Exactly a month earlier, on July 19, Trump had fumed that “we are losing” the war. The frustrated president suggested firing the commander of the US forces in Afghanistan, Gen John W. Nicholson. In the same meeting, Trump grumbled that while US soldiers were fighting, the Chinese were making money off rare mineral resources — with a value estimated at $1 trillion — in Afghanistan.

He then vented over the lack of a strategy and the time it was taking to formulate one, drawing a comparison with an elite New York restaurant, 21 Club, whose owner had hired a consultant to salvage his failing business. The consultant, Trump continued, took a year to recommend that what the restaurant really needed was a bigger kitchen. By Trump’s reckoning, that was a waste of time and money.

So why would a realtor risk putting more money and resources into a war which, by his own admission, the US is not winning, particularly when his own intuition dictates a pull-out?

The Special Inspector General for Afghanistan Recons­truction in its 36th quarterly report released on July 30 estimated that the total American spending on the war and reconstruction in Afghanistan stands at $714 billion, including $675bn obligated for the Department of Defence in the last 15 years.

In his speech, Trump shared his “frustration over a foreign policy that has spent too much time, energy, money and most importantly lives trying to rebuild countries in our image instead of pursuing our security interests.” The “path forward in Afghanistan and South Asia” is much the same.

There are two distinctions, however.
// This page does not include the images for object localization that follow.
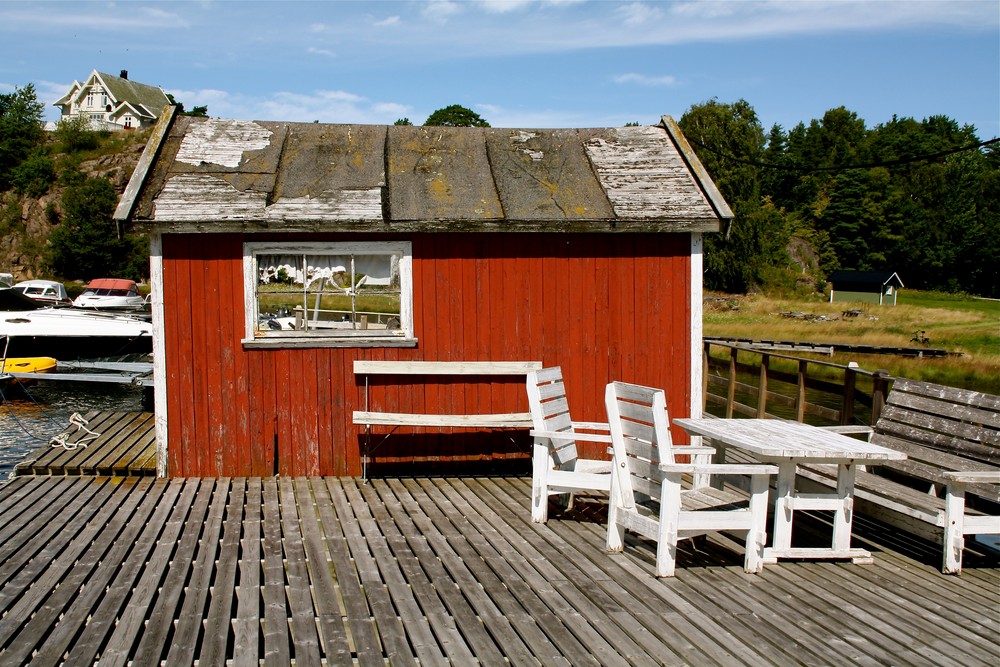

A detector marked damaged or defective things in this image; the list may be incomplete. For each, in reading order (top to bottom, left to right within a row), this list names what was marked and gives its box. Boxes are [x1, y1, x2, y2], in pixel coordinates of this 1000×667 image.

peeling white paint [174, 118, 272, 168]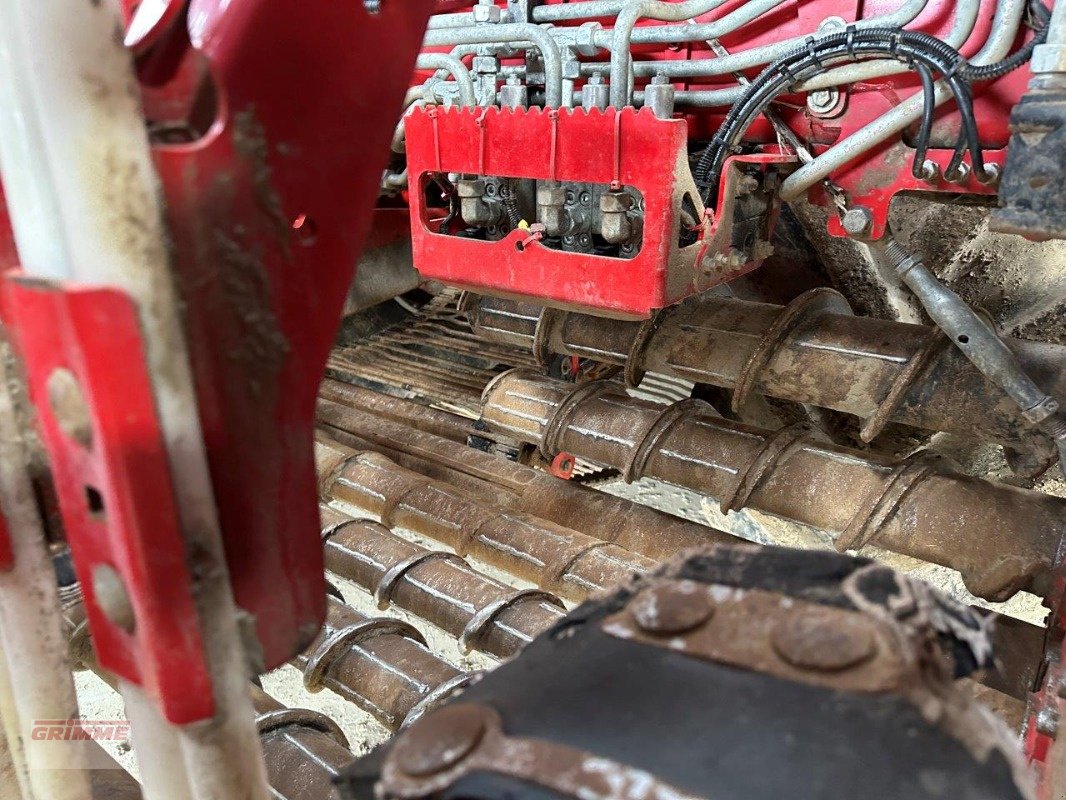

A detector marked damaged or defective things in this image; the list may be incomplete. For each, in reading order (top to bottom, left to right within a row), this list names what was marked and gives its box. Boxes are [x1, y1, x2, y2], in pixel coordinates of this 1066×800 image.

rusty bolt head [631, 584, 716, 640]
rusty bolt head [776, 610, 874, 674]
rusty bolt head [394, 708, 488, 776]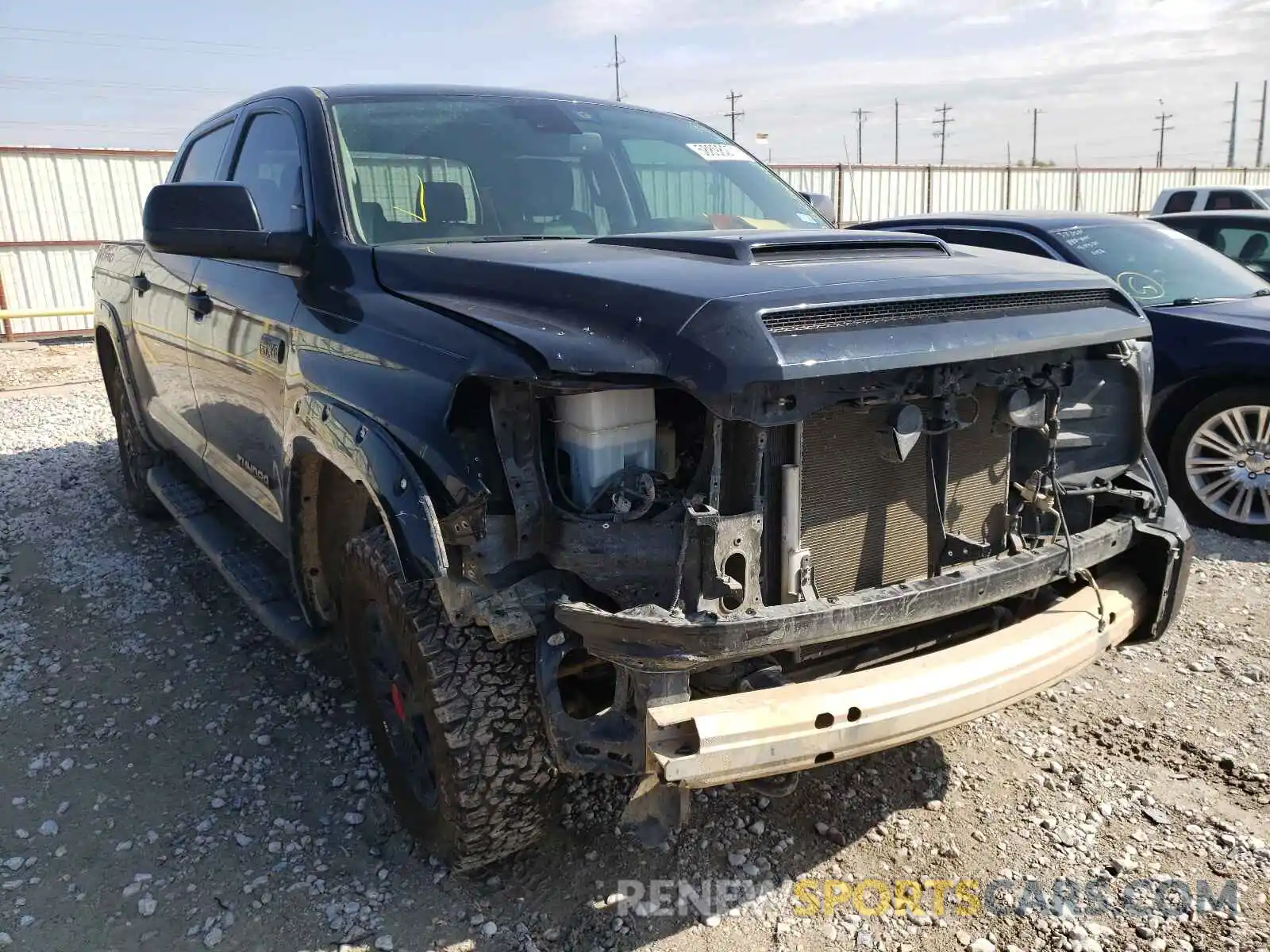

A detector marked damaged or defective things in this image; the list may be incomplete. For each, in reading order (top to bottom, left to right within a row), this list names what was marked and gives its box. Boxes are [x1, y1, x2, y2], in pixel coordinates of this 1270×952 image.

damaged front end [426, 293, 1188, 843]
Unlike the past, Trump’s way forward singles Pakistan out for the mess in Afghanistan. And, in a broader regional context, it allows a greatly expanded role for India not just in “economic assistance and development” but also in “peace and security in South Asia and the broader Indo-Pacific region.”

The surge in troop levels, broad authorisations, and changes in the rules of engagement to allow for greater freedom of action at the field and tactical level, have been tried in the past in 2009 under the Obama administration; they did not work.